>>

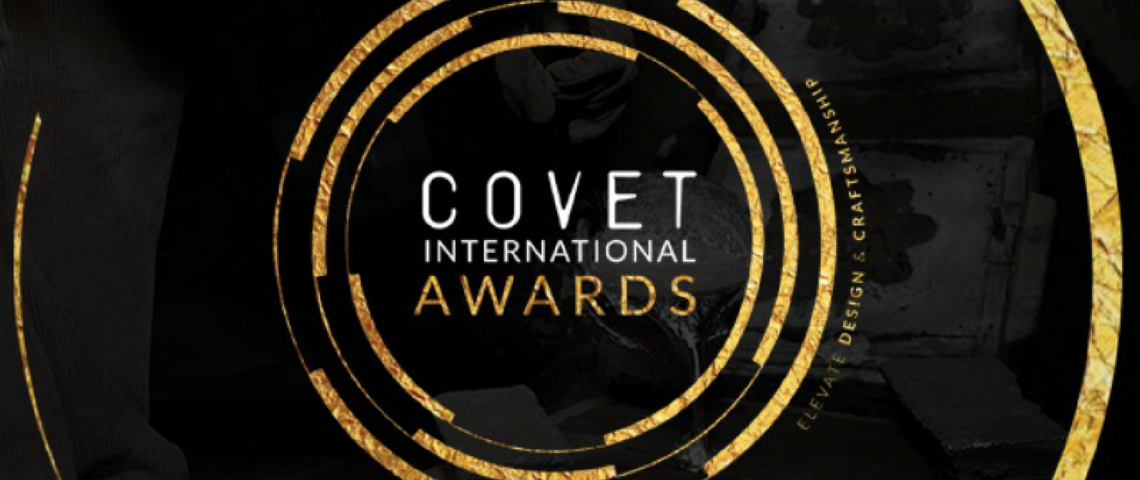 Covet International Awards Will Elevate Design And Craftsmanship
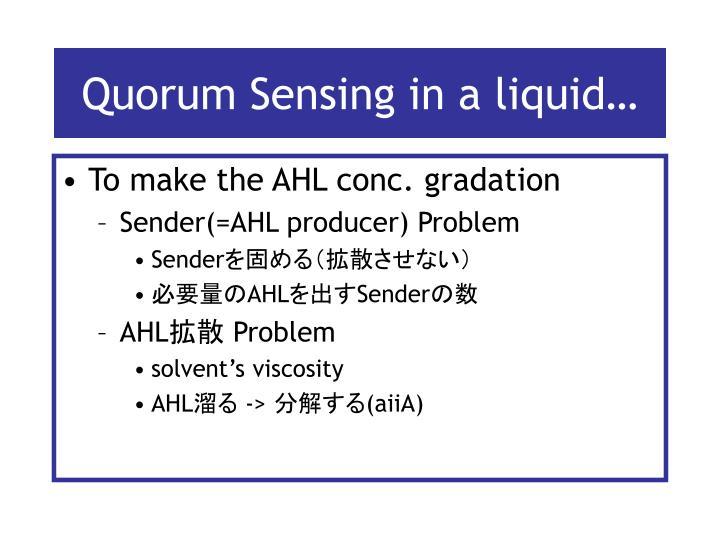 Quorum Sensing in a liquid…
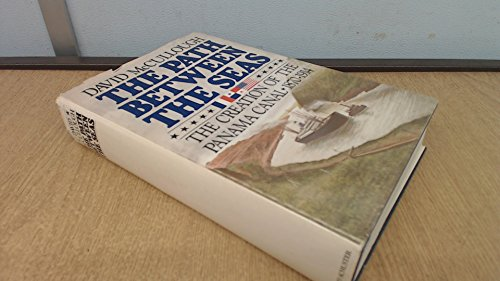9780671225636: The Path Between the Seas: The Creation of the Panama Canal 1870-1914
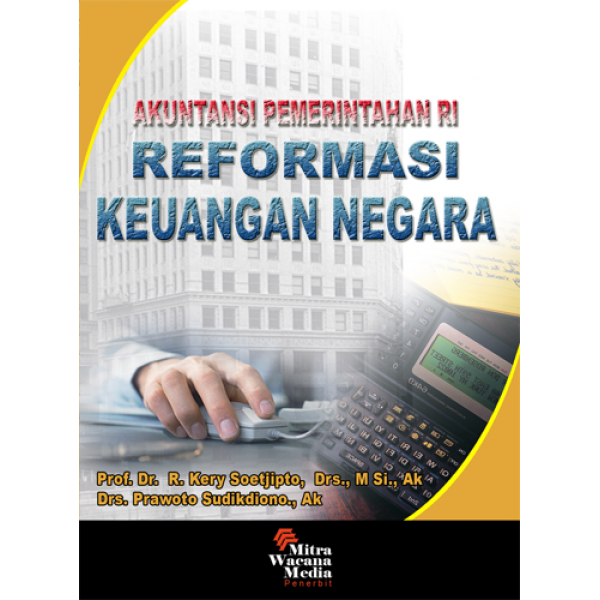 Akuntansi Pemerintahan RI ( Reformasi Keuangan Negara )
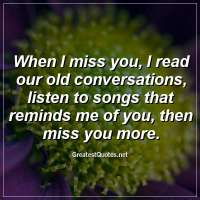When I miss you, I read our old conversations, listen to songs that reminds me of you, then miss you more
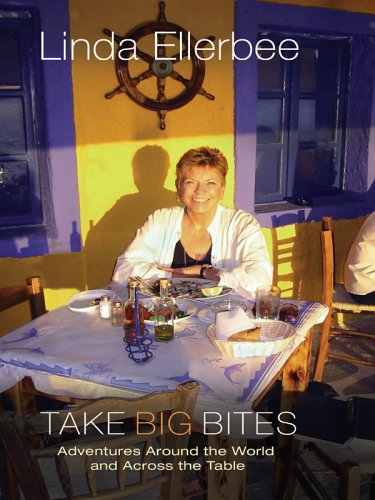 9780786278435: Take Big Bites: Adventures Around The World And Across The Table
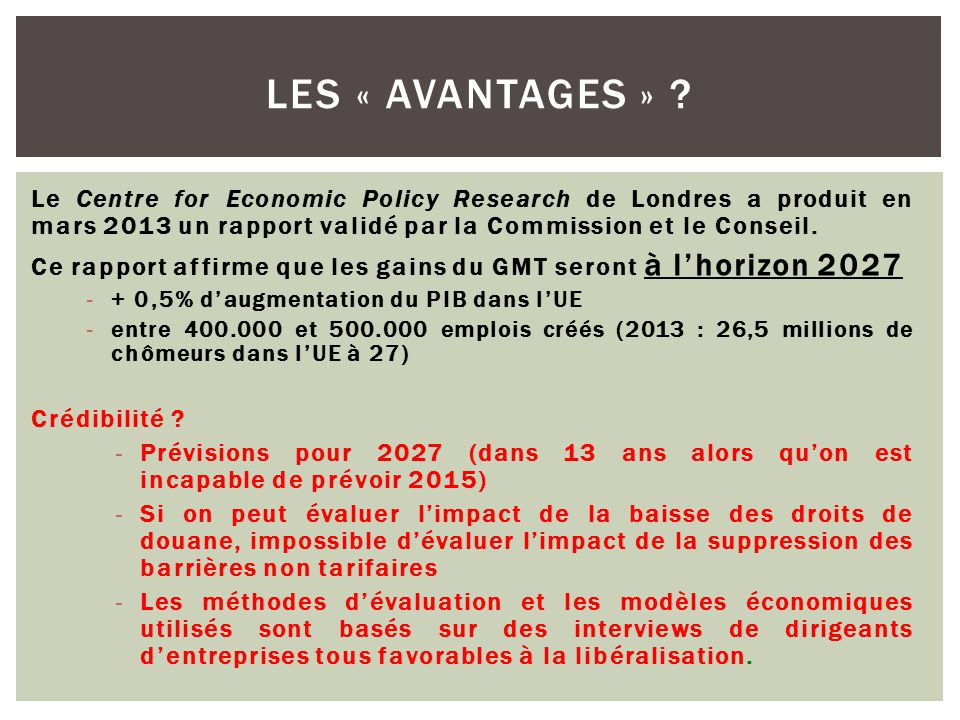 Le Centre for Economic Policy Research de Londres a produit en mars 2013 un rapport validé par la Commission et le Conseil.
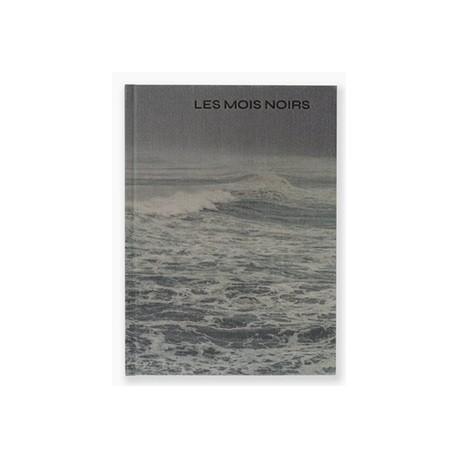 Stéphane Lavoué - Les Mois Noirs (Editions 77, 2020)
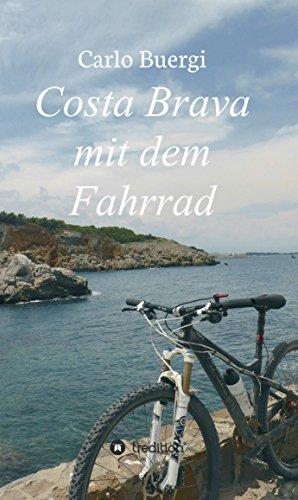 Costa Brava mit dem Fahrrad: Fahrradtouren und Kultur (German Edition)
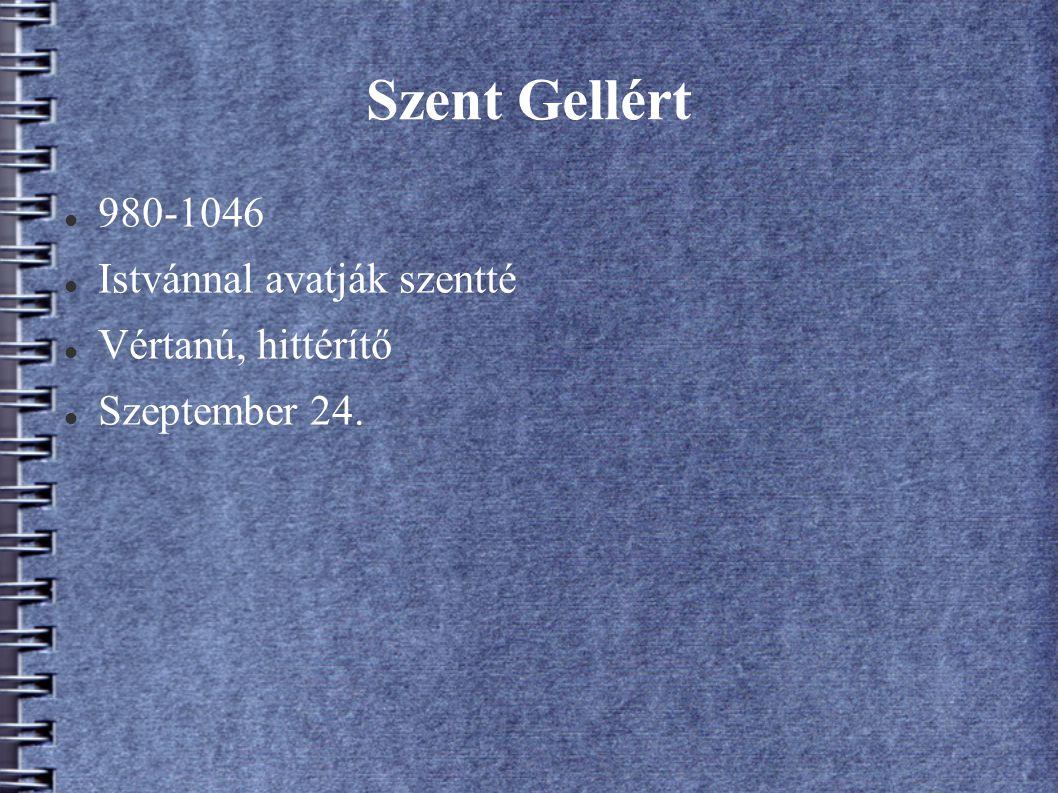 Szent Gellért 980-1046 Istvánnal avatják szentté Vértanú, hittérítő Szeptember 24.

<<

_WHAT TO WORK ON_
The output consists of exactly the lines from the one containing "Le Centre for" through the last line of the listing, both included, with no pictures.

_TASK RESULT_
 Le Centre for Economic Policy Research de Londres a produit en mars 2013 un rapport validé par la Commission et le Conseil.
 Stéphane Lavoué - Les Mois Noirs (Editions 77, 2020)
 Costa Brava mit dem Fahrrad: Fahrradtouren und Kultur (German Edition)
 Szent Gellért 980-1046 Istvánnal avatják szentté Vértanú, hittérítő Szeptember 24.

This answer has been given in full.